How Long One Should Remain Invested? Find Out Here


sdBENGALURU: Everyone stays financially invested in their lives but for how long is the question. Always remember, investing is a judicial mix of your needs, the time period and growth prospects. Every asset or investment option has an ideal time period. If you liquidate your investment before the end of this tenure, you may not be able to get maximum returns according to yahoo.com.

Employees Provident Fund (EPF):

Employee’s provident fund administers a compulsory contributory Provident Fund Scheme, Pension Scheme and an Insurance Scheme. This is a retirement corpus created with a fixed contribution by the employer and employee but this scheme is only available for salaried individuals. The current rate of return from EPF is fixed at 8.75 percent per annum. The invested amount and interest can be claimed when you retire or leave the company. Basically EPF is seen as a retirement plan.

Public Provident Fund (PPF):

The Public Provident Fund is savings-cum-tax-saving instrument in India; the main aim of the scheme is to mobilize small savings by offering an investment with reasonable returns combined with income tax benefits. Here the aim is to provide old-age financial security. Currently, the interest rate on PPF is 8.7 percent per annum. PPF is a long-term plan and its duration for is 15 years but you can withdraw the invested amount only on its maturity.

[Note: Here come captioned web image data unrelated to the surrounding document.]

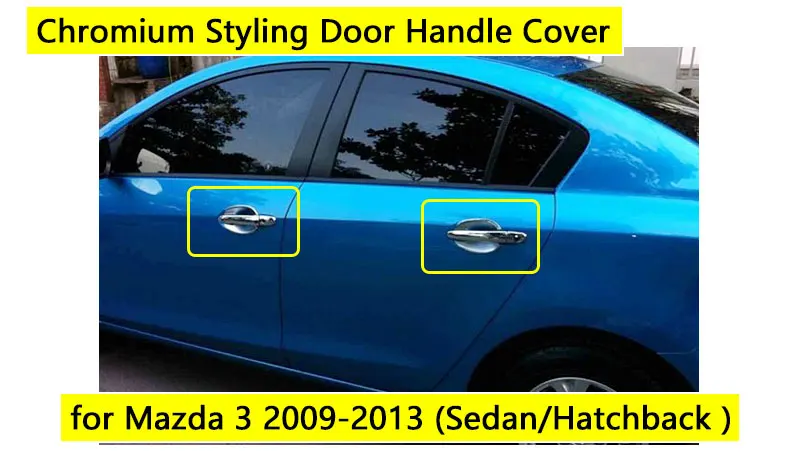 Аксессуары для Mazda 3 2009-2013 хромированная дверная ручка Axela 2010 2011 2012 стикер хэтчбека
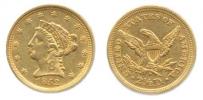 2 1/2 Dolar 1852 - hlava Liberty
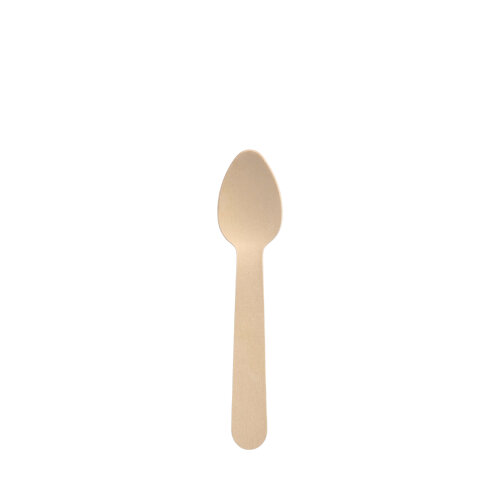 Kaffeelöffel Holz, gewachst 11 cm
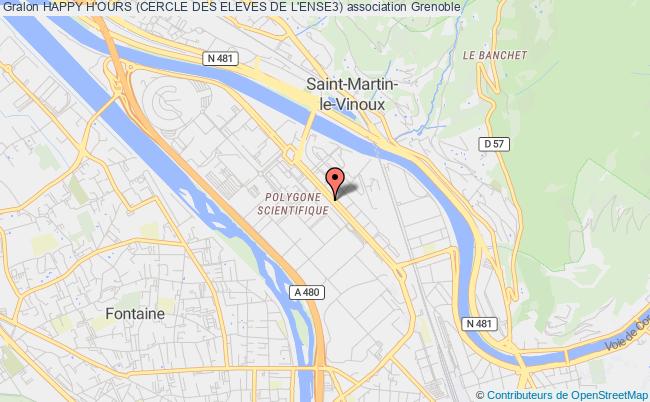 plan association Happy H'ours (cercle Des Eleves De L'ense3) Grenoble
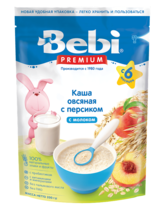 Bebi OAT PEACH 200g From 5 Months Milk Cereal for Babies Ziplock NO GMO ... - £7.89 GBP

Public sector bonds (Infrastructure bonds):

Infrastructure bonds are basically long-term tax-saving instruments issued by the government’s authorized entities like LIC, IDFC, IFCI and Non-Banking Financial Companies (NBFC). These bonds are issued to raise money for funding infrastructure projects like roads, railways and airports and channelize savings into the infra sector. Generally these bonds have tenure of 10-15 years. These bonds are also eligible for income tax exemptions under Section 80C of Income Tax Act.